One of Dissernet’s cofounders, journalist Sergei Parkhomenko, reminds his fellow citizens of the country’s history by installing, together with the Memorial society, plaques on buildings known as the Last Addresses of people who were murdered or left to rot in prison camps by Stalin’s regime. Such commemorative plaques stating names, professions, and the dates of birth, execution, and rehabilitation of those arrested can be seen in Moscow, St.Petersburg, Tver, Perm, Taganrog, and other Russian cities.
“Maybe around 10,000 people walk through Myasnitskaya Street or Pokrovka [Street] in one day,” Parkhomenko says. “One person, then maybe another one and yet another one will stop and read the name on the plaque, then maybe search for it online and pause to think that there is nothing more precious than life. This idea somehow fails to take root [in our country]. Thus, the concept of our project: One name, one life, one sign.”
Outside of the educational format, a few initiatives directed at preserving the environment are worth mentioning. The aforementioned sisters Alimov coordinate the RazDelni Zbor (Separate Collection) campaign in one of St. Petersburg’s districts. Once a month, ordinary city residents take recyclable paper, used batteries and plastic to collection stations. For a country that has no culture of separate waste collection, this initiative directed at encouraging environmental responsibility is a very important step forward. Ecologists working at collection stations accept recyclable material no matter the weather. Former opposition municipal legislator Alexander Shurshev is an active supporter of the initiative. Some believed that after his term in office expired, and election fraud prevented him from being reelected, Shurshev, having no more need for PR, would abandon the campaign. The young man, however, continues to support the waste collection initiative, since this is “truly important for our city.”

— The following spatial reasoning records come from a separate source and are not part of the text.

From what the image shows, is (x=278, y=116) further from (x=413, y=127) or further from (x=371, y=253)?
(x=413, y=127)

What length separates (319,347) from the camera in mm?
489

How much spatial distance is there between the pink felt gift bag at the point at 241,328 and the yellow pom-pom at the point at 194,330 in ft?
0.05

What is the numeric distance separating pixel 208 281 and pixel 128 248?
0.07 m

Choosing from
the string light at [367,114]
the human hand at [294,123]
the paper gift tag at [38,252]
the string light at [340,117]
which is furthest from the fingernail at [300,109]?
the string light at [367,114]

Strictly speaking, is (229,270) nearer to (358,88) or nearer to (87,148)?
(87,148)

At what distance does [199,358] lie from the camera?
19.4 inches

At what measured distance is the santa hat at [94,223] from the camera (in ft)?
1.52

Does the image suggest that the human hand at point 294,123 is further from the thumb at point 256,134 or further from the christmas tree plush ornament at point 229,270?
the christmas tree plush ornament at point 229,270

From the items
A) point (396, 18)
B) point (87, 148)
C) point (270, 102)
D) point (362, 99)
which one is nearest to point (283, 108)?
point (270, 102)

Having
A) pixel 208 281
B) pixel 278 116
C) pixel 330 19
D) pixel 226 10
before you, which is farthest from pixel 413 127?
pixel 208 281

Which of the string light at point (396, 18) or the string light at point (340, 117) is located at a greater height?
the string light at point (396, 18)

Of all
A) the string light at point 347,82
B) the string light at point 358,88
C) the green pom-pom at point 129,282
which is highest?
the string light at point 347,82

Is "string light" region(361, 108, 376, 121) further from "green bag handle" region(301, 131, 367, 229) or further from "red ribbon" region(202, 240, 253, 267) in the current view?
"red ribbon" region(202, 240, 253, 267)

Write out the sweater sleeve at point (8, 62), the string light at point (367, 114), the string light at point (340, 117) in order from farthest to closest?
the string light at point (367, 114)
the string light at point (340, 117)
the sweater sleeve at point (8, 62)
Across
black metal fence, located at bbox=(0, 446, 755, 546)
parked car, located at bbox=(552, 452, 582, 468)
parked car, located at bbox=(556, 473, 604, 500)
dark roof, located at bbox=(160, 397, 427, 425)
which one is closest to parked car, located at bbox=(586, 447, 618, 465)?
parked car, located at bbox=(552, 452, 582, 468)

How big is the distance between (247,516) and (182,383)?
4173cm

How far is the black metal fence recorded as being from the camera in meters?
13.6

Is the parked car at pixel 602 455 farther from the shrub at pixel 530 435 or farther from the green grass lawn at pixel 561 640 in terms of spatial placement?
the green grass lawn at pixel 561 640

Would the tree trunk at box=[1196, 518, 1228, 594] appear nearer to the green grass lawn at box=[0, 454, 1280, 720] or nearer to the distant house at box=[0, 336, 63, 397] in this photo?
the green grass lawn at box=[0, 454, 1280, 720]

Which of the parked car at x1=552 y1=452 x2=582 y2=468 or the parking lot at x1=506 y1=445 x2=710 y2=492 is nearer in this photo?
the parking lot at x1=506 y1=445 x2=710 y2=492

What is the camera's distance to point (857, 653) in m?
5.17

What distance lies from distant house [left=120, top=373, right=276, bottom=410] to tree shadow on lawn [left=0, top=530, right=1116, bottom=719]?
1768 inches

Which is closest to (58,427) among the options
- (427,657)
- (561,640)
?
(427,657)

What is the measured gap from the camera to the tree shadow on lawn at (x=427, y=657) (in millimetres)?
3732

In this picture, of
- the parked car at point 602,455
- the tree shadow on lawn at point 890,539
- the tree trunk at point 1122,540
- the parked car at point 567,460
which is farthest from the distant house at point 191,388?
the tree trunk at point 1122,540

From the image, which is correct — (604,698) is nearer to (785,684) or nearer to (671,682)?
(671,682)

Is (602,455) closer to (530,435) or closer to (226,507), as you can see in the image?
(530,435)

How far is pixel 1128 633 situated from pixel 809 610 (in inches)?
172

Despite deteriorating conditions, propaganda, and increasing censorship, media managers and journalists are striving to deliver quality products. While the aforementioned Takie Dela project covers issues faced by ordinary people, the relatively recently created Meduza website discusses politics and the economy. The core team of this independent media organization is composed of staff members from the once-popular Lenta.ru website, who left that media outlet in protest against the dismissal of its chief editor, Galina Timchenko. Meduza is based in Riga, Latvia.
Thus, one may conclude that there are tens of thousands of people in Russia who remain involved in public life and are willing to contribute to making their country a better place because, as they say, Russia is their home and “why should I move away and leave my home for crooks and thieves to pillage?”